RECENT SUPPORT FROM ANIMAL BEHAVIORAL MODELS AND GENETIC STUDIES

Recent evidence suggests that many of the behavioral effects of lithium in rodent models may be due to inhibition of GSK-3. Lithium has long been documented to attenuate amphetamine hyperactivity in rodents, having become one of the most popular and reproducible models of antimanic drug efficacy (see Einat et al (2003) for a discussion). The hyperactivity is attenuated by antipsychotic drugs as well as anticonvulsants often utilized for the treatment of bipolar disorder (Lamberty et al, 2001). It also has validity in the sense that amphetamine commonly precipitates manic episodes in susceptible individual who suffer from bipolar disorder—an effect that may be attenuated by lithium (Huey et al, 1981; van Kammen et al, 1985; Van Kammen and Murphy, 1975). Further, the motoric changes in activity present in bipolar disorder are among the most defining characteristics of the illness, ranging from near catatonic immobility to the profound hyperactivity of manic states. Similarly, loss of motivation is one of the central features of depression and anhedonia/extreme hedonia are among the most defining characteristics of bipolar depression and mania, respectively. In this context, it is noteworthy that the midbrain dopamine systems are known to play critical roles in regulating not only motoric activity but also motivational and reward circuits. On these grounds it is perhaps surprising that the dopaminergic system has not traditionally received as much attention as serotonergic or noradrenergic mechanisms in studies addressing the pathophysiology of bipolar disorder and depression.

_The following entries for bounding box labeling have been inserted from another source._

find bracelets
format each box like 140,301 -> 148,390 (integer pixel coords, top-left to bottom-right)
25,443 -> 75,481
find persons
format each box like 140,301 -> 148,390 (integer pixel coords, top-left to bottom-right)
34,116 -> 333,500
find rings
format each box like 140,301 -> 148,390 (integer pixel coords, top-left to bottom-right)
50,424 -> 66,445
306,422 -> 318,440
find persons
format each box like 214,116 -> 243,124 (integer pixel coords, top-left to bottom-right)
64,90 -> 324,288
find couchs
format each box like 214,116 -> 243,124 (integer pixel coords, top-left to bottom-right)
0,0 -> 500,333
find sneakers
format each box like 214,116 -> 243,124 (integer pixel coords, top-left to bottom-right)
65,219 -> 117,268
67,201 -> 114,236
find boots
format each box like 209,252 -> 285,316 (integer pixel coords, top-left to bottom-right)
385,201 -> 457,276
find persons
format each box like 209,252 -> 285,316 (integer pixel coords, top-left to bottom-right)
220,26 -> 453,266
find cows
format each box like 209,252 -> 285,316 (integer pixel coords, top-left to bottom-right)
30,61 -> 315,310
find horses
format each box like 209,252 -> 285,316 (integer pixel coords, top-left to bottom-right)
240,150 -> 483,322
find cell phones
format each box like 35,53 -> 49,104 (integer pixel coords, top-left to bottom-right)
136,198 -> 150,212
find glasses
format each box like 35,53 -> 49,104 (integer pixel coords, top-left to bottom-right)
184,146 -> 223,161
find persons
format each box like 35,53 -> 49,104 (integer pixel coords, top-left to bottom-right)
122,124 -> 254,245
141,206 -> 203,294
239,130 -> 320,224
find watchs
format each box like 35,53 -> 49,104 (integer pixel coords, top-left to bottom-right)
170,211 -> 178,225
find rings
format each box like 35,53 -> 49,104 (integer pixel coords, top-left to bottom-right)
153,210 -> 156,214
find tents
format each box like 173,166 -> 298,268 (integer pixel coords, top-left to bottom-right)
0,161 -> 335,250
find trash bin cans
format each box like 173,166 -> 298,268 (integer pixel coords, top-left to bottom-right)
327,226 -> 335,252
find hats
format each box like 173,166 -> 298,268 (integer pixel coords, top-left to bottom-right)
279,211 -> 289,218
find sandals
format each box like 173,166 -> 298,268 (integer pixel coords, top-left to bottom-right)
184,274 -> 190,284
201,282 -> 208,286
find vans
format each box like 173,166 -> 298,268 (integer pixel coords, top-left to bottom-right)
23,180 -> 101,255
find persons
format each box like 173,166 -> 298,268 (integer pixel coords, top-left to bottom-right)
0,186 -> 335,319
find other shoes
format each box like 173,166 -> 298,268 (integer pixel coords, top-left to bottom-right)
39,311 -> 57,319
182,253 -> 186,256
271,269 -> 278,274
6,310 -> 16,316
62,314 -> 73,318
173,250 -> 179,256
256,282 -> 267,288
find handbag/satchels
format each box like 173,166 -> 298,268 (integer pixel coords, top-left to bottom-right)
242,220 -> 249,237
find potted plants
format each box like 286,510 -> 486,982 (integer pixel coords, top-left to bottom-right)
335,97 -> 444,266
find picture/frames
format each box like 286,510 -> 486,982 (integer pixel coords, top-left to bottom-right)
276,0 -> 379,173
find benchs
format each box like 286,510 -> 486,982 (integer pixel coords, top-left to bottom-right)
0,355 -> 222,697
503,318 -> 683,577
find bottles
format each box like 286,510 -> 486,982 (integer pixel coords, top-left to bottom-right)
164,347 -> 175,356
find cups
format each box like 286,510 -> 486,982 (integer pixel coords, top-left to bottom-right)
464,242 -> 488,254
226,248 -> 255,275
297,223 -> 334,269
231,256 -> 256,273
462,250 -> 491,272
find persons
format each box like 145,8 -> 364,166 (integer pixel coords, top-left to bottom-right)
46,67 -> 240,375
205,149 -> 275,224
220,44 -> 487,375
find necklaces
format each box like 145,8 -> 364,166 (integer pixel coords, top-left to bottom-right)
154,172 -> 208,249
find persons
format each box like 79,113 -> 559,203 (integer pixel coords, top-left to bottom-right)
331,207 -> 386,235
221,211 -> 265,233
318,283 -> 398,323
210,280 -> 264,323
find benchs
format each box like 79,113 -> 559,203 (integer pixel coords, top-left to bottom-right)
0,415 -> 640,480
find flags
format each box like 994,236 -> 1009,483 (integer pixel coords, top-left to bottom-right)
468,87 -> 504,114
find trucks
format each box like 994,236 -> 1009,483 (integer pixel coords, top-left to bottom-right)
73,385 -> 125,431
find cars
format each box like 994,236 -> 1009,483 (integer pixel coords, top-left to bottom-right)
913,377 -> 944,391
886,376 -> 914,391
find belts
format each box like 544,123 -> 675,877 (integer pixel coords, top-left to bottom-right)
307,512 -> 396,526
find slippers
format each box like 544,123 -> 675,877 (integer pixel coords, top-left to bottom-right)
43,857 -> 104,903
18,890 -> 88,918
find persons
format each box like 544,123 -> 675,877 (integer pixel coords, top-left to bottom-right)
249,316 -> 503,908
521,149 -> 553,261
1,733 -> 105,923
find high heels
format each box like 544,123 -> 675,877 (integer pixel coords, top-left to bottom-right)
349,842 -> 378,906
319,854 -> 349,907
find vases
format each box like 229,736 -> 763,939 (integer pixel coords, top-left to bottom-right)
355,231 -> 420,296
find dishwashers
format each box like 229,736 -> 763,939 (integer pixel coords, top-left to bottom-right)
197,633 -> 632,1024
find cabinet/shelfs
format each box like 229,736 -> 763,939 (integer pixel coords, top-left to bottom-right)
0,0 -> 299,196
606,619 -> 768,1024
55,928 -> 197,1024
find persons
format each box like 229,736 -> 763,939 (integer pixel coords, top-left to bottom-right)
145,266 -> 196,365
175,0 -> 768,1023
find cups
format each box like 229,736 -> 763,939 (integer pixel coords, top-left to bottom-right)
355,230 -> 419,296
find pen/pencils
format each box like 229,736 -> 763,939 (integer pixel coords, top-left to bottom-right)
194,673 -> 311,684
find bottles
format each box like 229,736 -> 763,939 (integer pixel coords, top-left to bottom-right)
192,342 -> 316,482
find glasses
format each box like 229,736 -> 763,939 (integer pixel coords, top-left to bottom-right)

Beaulieu et al (2004) have recently found in mice that amphetamine induced increases in activity is mediated, at least in part, through a GSK-3 dependent mechanism. This group reported that amphetamine administration to mice resulted in a reduction in the phosphorylation of GSK-3α and GSK-3β in the striatum, an effect opposite to lithium administration. They additionally reported that the endogenous hyperactivity found in dopamine transporter (DAT) knockout mice was attenuated by administration of lithium, in addition to five other GSK-3 inhibitors. Furthermore, in mice lacking one copy of GSK-3β amphetamine hyperactivity was decreased. Pharmacological inhibition of GSK-3 also attenuates amphetamine hyperactivity in rats (Gould et al, 2004b).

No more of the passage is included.